- [TASK GOAL]: Begin at the line containing "[HMI Bz peak]" and retype each line through the end of the records exactly. Include nothing else and no pictures.

- [Collected data]:
****

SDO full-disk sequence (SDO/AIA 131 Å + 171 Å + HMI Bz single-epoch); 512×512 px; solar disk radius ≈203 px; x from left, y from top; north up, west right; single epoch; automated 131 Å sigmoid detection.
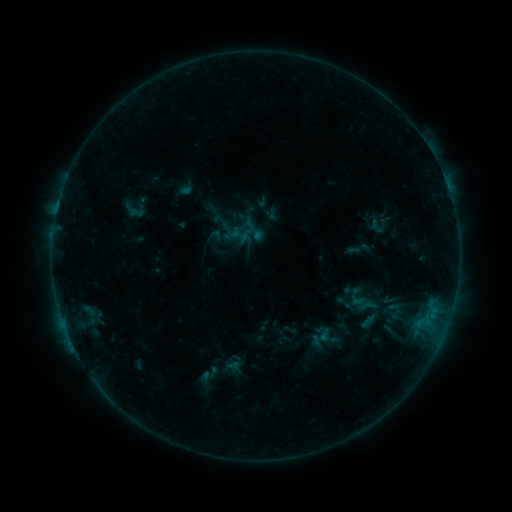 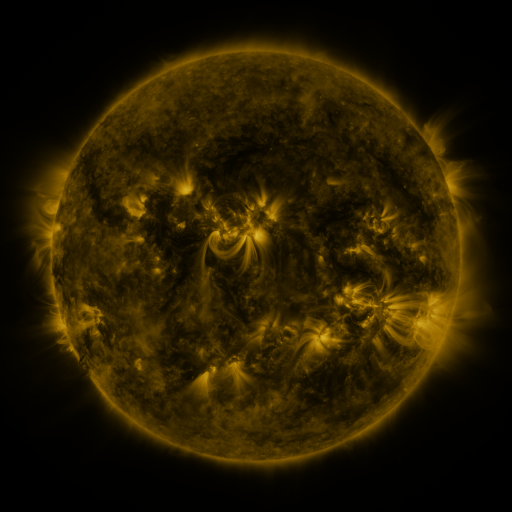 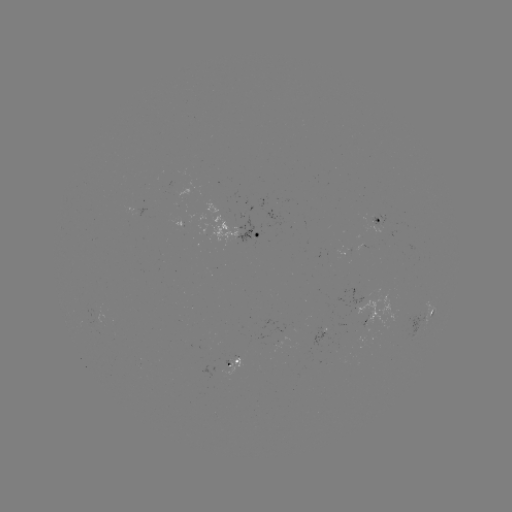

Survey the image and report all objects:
sigmoid: <bbox>316, 324, 341, 350</bbox>
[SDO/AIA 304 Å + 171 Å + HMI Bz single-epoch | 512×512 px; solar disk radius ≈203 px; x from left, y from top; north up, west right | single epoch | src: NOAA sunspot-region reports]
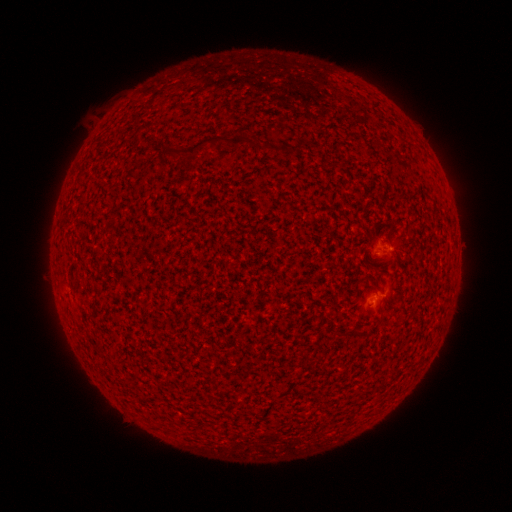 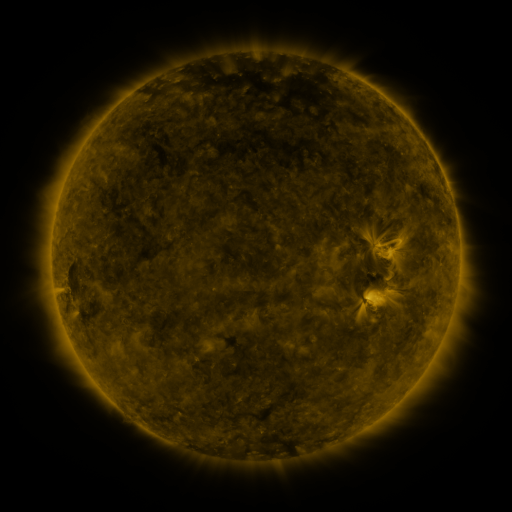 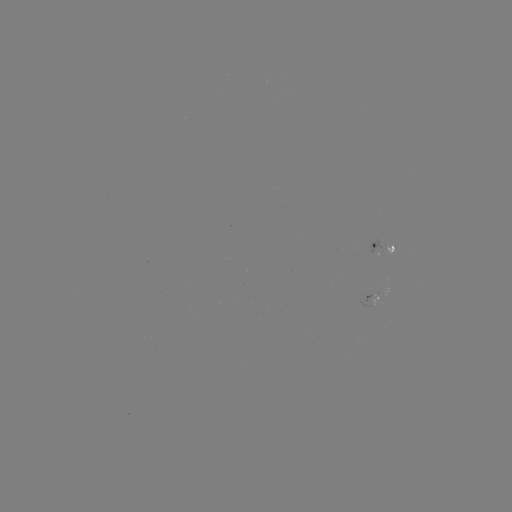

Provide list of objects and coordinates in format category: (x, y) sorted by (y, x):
spotted active region: (383, 247)
spotted active region: (375, 297)
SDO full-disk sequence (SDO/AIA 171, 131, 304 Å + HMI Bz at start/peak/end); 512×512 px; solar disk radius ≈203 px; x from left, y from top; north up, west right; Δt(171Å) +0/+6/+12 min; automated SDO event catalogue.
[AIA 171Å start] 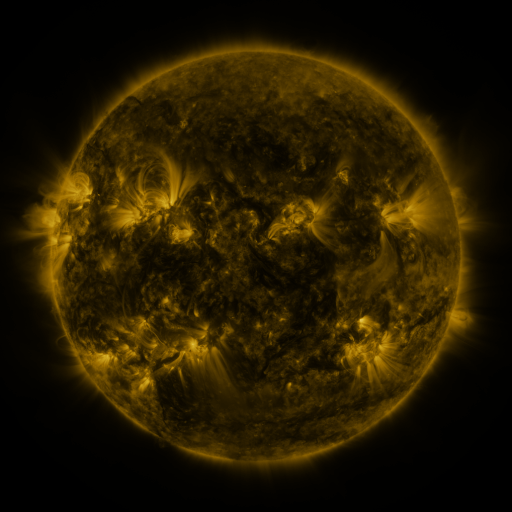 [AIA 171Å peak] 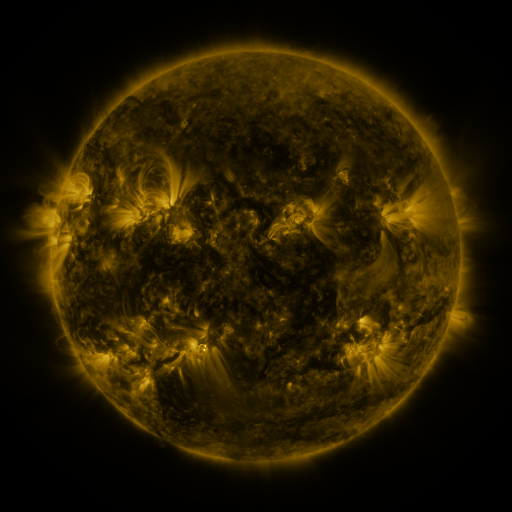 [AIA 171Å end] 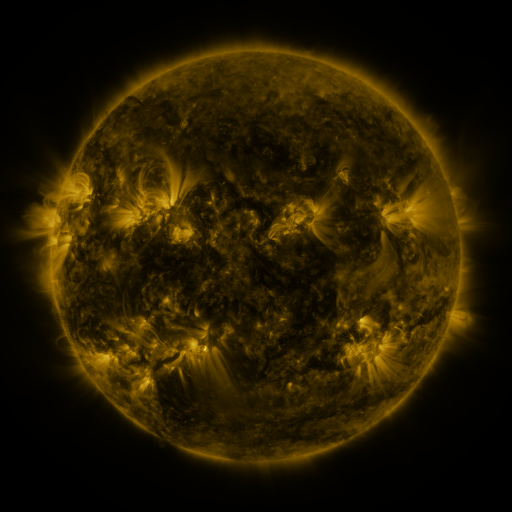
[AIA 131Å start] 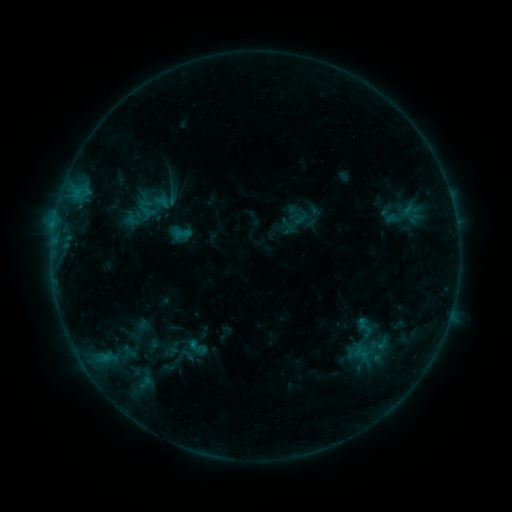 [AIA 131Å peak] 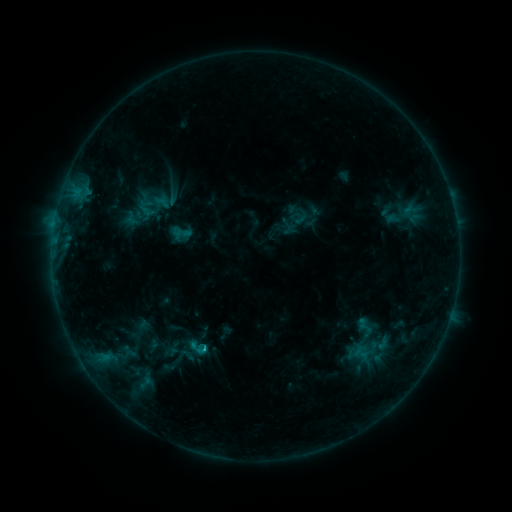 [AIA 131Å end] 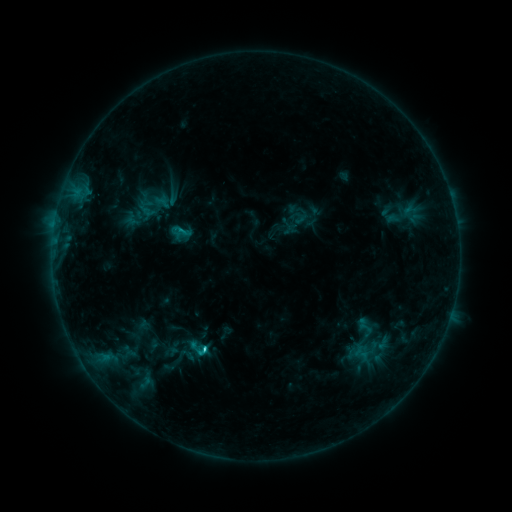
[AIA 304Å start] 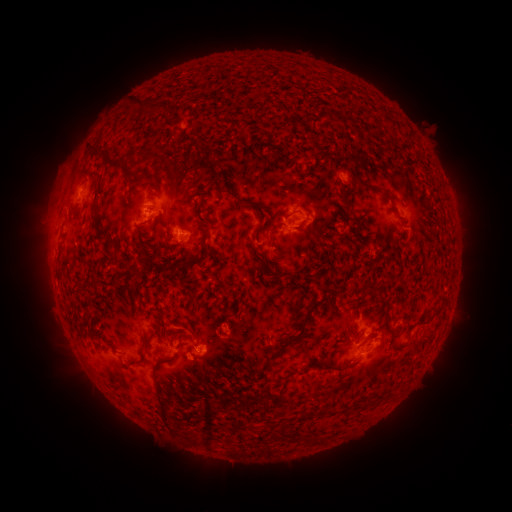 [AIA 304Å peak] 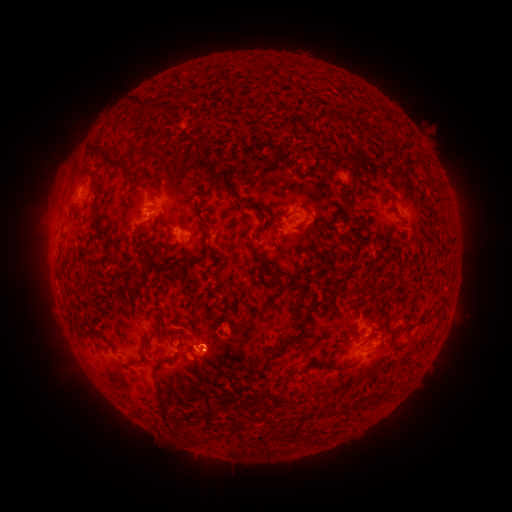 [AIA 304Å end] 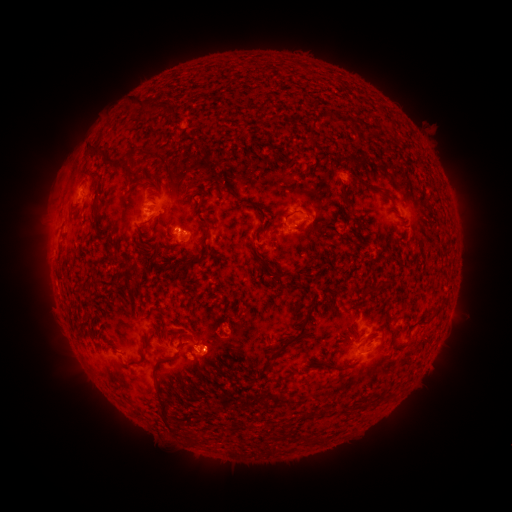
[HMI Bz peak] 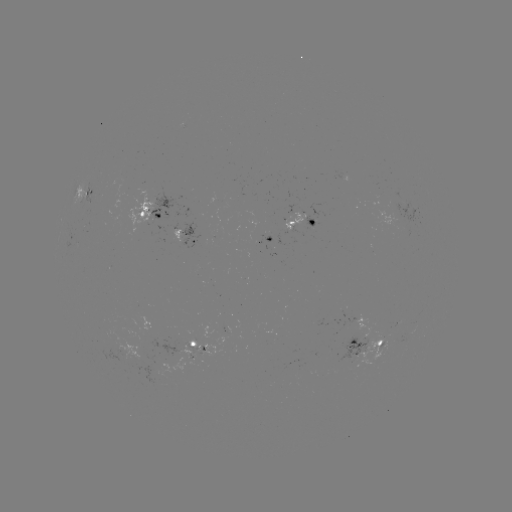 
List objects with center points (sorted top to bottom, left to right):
C1.3 flare: (204, 347)
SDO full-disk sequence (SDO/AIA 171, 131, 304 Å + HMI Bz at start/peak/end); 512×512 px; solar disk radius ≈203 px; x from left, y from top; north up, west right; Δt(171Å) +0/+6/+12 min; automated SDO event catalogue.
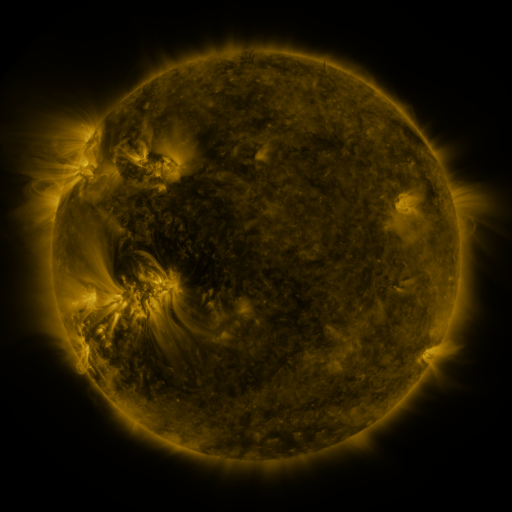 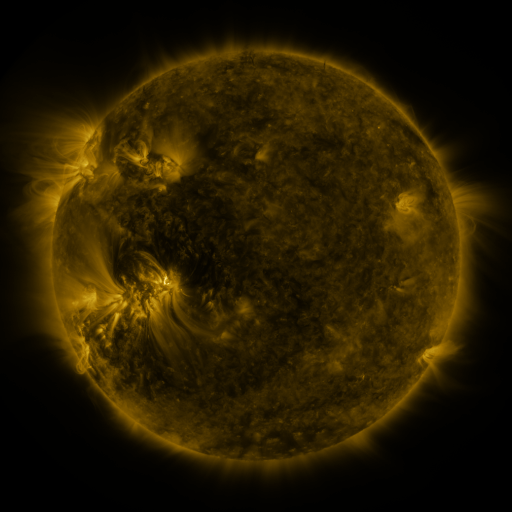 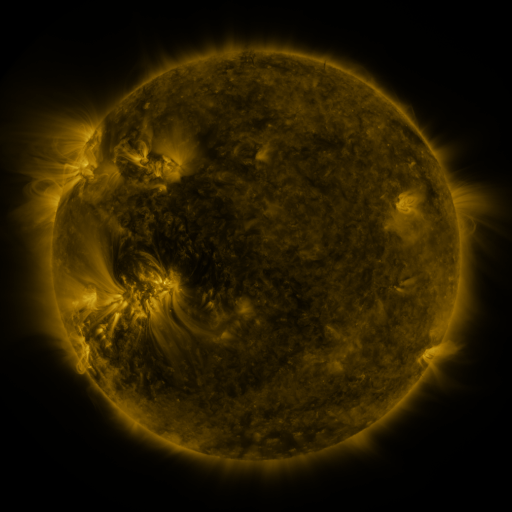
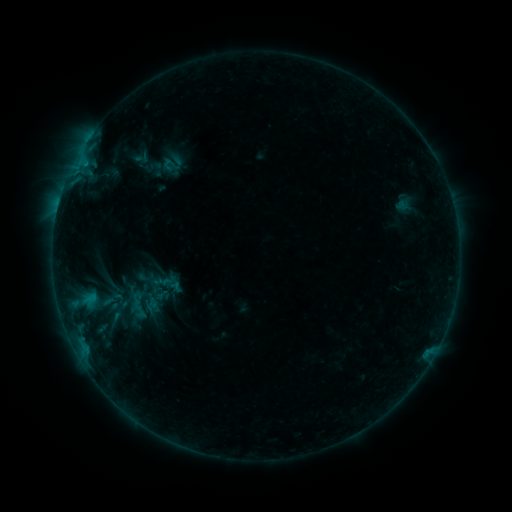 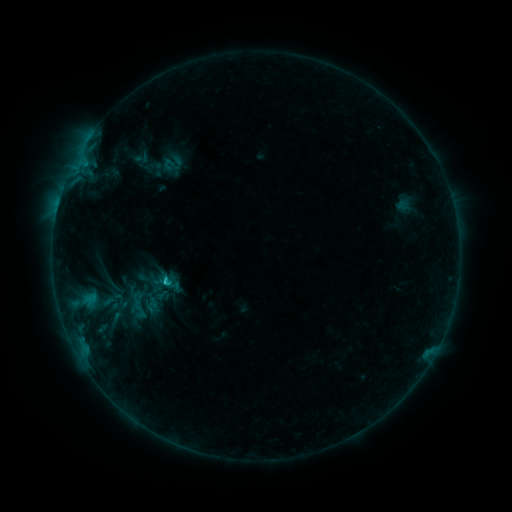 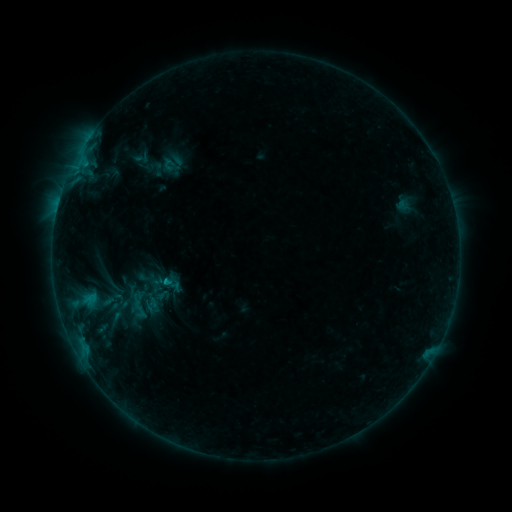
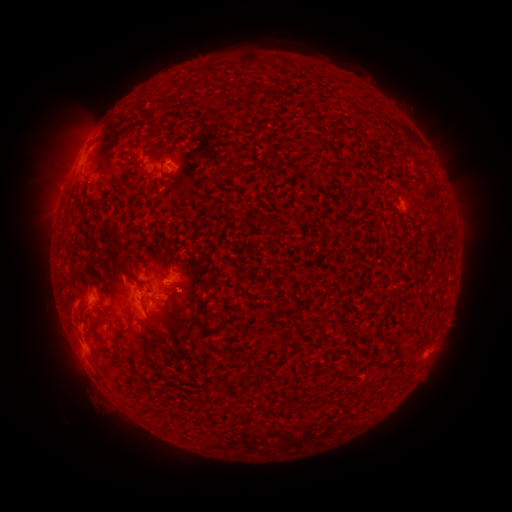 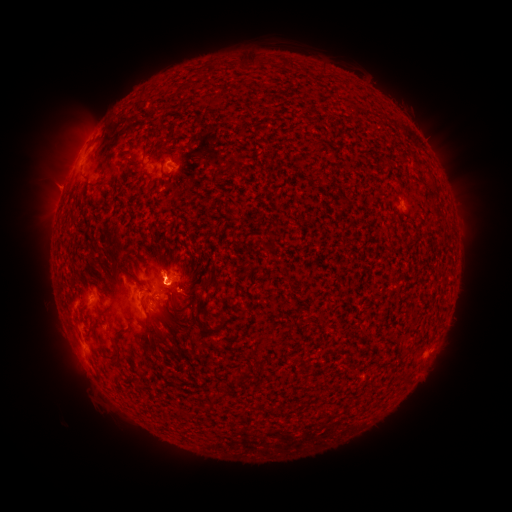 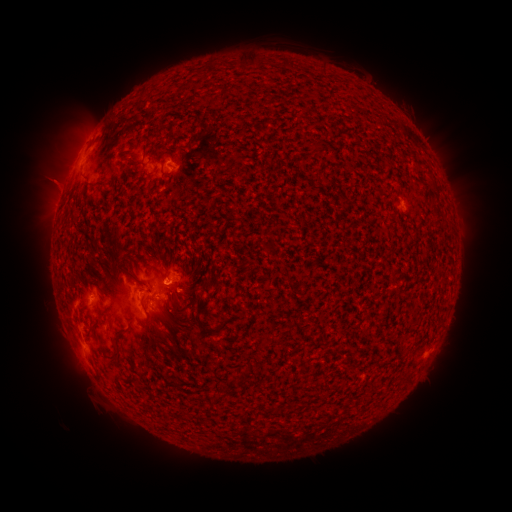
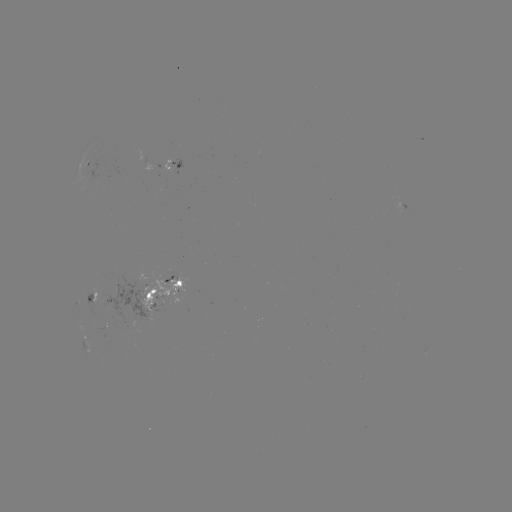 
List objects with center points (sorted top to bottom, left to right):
C1.0 flare: (168, 280)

****

- [TASK RESPONSE]:
[HMI Bz peak]  
List objects with center points (sorted top to bottom, left to right):
C1.3 flare: (204, 347)
SDO full-disk sequence (SDO/AIA 171, 131, 304 Å + HMI Bz at start/peak/end); 512×512 px; solar disk radius ≈203 px; x from left, y from top; north up, west right; Δt(171Å) +0/+6/+12 min; automated SDO event catalogue.
List objects with center points (sorted top to bottom, left to right):
C1.0 flare: (168, 280)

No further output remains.